Originally posted by guara
View Post
Years later when you swap out that crappy 19" TN monitor for a 60" OLED, or go to the optician, etc, you realize what you thought was "just as good" is about on par with VGA quality, and it's too late to do anything about it because you don't have the original any more.
Or maybe you don't, because the source was a DVD anyway, or something you recorded on your phone. Maybe you don't notice it until you see the same movie at a friend's place, and it looks "wrong" to you because it's got sharp edges everywhere. Maybe you never notice, because you're a frog in a pot, and the opportunity to compare them never comes up again.
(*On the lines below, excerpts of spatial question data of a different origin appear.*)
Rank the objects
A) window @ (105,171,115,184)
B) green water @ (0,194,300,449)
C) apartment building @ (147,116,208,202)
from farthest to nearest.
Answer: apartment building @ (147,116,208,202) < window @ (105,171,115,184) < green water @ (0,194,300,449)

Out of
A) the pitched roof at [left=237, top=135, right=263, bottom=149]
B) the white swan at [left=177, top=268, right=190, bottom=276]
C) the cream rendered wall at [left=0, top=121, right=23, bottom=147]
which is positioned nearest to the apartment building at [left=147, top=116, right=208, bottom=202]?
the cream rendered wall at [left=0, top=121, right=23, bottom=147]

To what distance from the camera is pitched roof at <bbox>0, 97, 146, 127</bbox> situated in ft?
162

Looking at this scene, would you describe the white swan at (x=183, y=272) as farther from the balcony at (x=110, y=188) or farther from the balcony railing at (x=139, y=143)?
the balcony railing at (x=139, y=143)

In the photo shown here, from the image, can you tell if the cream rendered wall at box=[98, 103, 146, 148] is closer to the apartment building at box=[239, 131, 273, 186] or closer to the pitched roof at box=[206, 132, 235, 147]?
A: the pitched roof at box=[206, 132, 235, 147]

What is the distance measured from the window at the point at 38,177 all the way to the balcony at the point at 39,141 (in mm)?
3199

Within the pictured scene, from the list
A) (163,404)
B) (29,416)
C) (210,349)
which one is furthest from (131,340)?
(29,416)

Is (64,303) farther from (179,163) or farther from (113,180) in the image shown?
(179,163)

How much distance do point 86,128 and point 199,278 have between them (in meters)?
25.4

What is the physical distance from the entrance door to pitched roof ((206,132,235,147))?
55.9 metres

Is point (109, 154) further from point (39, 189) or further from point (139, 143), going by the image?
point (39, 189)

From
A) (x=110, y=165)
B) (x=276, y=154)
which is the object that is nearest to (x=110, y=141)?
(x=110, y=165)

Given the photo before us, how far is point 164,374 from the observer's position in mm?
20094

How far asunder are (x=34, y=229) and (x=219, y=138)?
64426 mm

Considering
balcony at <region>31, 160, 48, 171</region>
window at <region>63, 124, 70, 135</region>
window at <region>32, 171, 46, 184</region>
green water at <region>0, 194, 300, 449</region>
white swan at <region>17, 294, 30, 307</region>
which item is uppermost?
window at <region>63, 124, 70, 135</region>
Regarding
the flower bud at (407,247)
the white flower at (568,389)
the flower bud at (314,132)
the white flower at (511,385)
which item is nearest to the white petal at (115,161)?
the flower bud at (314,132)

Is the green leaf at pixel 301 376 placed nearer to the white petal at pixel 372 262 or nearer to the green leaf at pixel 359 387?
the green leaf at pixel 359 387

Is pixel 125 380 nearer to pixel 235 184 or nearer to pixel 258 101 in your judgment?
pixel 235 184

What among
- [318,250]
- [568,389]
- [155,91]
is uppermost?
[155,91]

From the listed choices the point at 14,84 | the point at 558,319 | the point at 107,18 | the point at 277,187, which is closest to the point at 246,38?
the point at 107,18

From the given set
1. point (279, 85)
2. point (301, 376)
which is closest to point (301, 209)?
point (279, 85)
But regardless, this is a bad decision, and suggesting it to others is even worse.
> The space saving and ease of decoding even on old machines compensate the awfully long encoding time.
Wut? I would love to see this mythical old machine of yours where h265 has "ease of decoding" over h264: it would transform our current understanding of basic math and/or electronic principles. :P Less disk space, sure. But that, no.
If storage is so desperate that you don't have a choice, then okay, h265 is the right "choice" [1], because it's the only one you have. But the rest of it - the misunderstanding that the quality IS the same, rather than just that YOU can't (currently) tell the difference; and that decode of h265 is somehow more efficient than of h264 just because the stream is smaller - is just plain wrong.
[1] Even then, the electricity you wasted downgrading the quality of your library would have bought you enough TB of disk to just keep the h264 version anyway, AND have a backup of it.
> Yet, I would like to know: should I be doing AV1+Opus instead of H265+Opus? AV1 encoding and decoding hit way harder on my ageing CPUs than H265.
You shouldn't be doing either. But in short, the answer is "whatever suits your current needs, and your best guess at your future ones". IOW, if the device(s) you want to watch stuff on can't handle XYZ, then encoding to that in the delusion that you're somehow "future-proofing" your library is just plain dumb in both the long term AND the short term. Similarly, if you expect that a couple of years from now you're going to build an HTPC out of a Pi5, or a retired desktop that's only going to have an IGP in it, or etc, AV1 is the wrong choice.
This isn't theoretical: I've been here before. Back when hard drives were measured in the tens of GBs, and I ripped all my CDs so I could listen to them at will. I chose ogg over mp3 because it was technically superior, and open.
10 years later, when disk space was 1/10 the cost, I had the "joy" of ripping all those CDs again: this time to FLAC, and then *also* encoding them to mp3 for the car and portable devices. The circumstances were beyond my control, and I'd made the "right" choice originally, but it still took literally months of elapsed time to do it, both times. If I'd opted for mp3, or aac, or opus, or *anything* other than FLAC last time, it would have been a mistake that I'd have had to either live with, or waste yet another substantial amount of time recovering from. That's the road you're going down now, except in your case "recovering from it" isn't even going to be an option. I really hope you reconsider while you still can.
Buy more disk space. It's cheaper, AND quicker, AND more compatible (since you're already in h264), AND better for playback. Literally the *only* scenario in which that's not the right move is if you're streaming your video over a metered network.